Uncertainty Taking a Toll on Common People

The veteran CPI(M) leader and former MLA feels that the people of the region have been subjected to an extraordinary situation by adopting an anti-constitutional way to abrogate their status, identity, constitution and flag.

The people across the Valley are still uncomfortable with the political equation that emerged after August 5. “Normalcy has certain parameters; if those parameters are not met, things are not normal. And one of the important norms of normalcy is free political activity. Even the mainstream political leaders are not allowed to come out. They are under different kinds of restrictions and people do not have access to free medium of information.
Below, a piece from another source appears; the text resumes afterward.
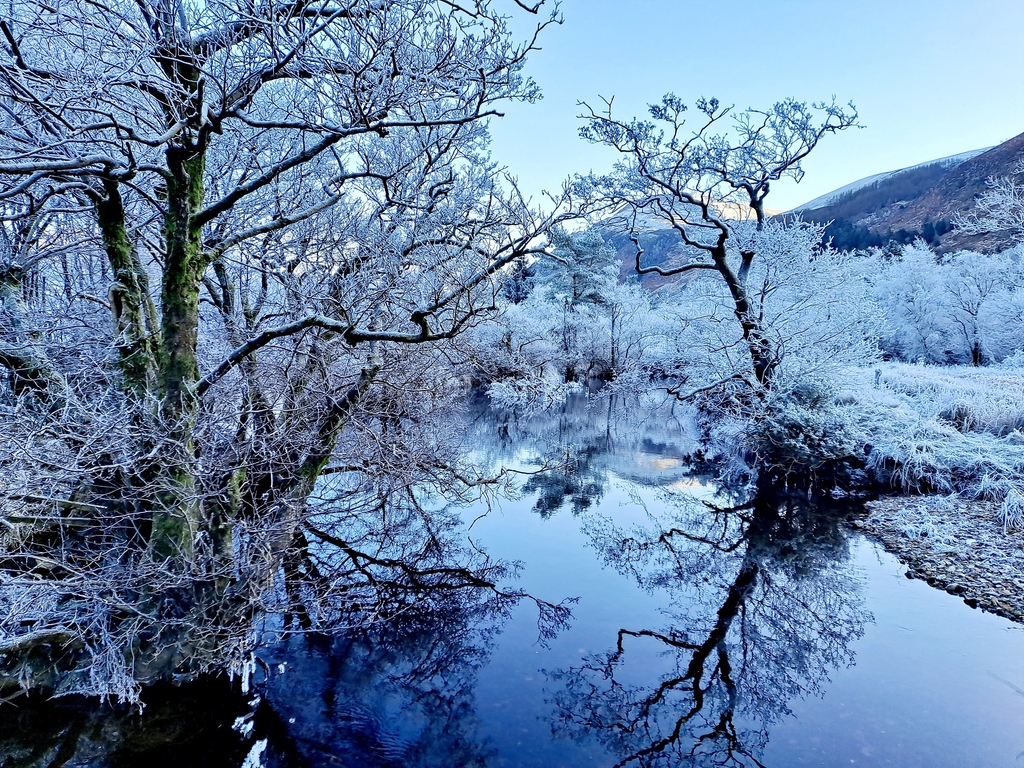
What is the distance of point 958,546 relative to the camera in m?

Educational institutions are also not functioning normally,” Fayaz Ahmad, a resident from Shopian, said.

Meanwhile, some people claimed that the government’s reluctance to ensure normal political activity is responsible for the chaos. “One day they announce elections and defer it the next day. Which government would do it? They want elections without leaders. Why are they not opening the internet facilities? Would there be domicile safeguards? Are they going to alter the demography? These things are affecting our psyche,” Lateef Ahmad, a resident of Srinagar, told NewsClick.

Also read: Let Kashmir Be Declared Open Jail: Tarigami

Others questioned the continued restrictions even six months of abrogation of Article 370. “Why would we not want normalcy? We want businesses, opening of schools and everything. They have achieved whatever they wanted. Why are they scared of opening things,” another resident, Irfan, said.

The unpredictability of the political equations on the ground has exacerbated the inhibitions of the people who feel unrepresented owing to the continued incarceration of the leaders. What has made things worse is the fact that neither the people have been able to voice their concerns, nor has the government been successful in reaching out to them. The confusion on the ground and in the minds of the people only suggest that things are not normal, “There is no normalcy here. There are restrictions and curbs everywhere. The media is gagged almost completely. Everyone is behind bars. They (government) do not trust anyone. They want people to dance to their tunes which won’t happen,” Khalida Shah, president of Jammu and Kashmir Awami National Conference, said.


The writer is an independent journalist based in Kashmir.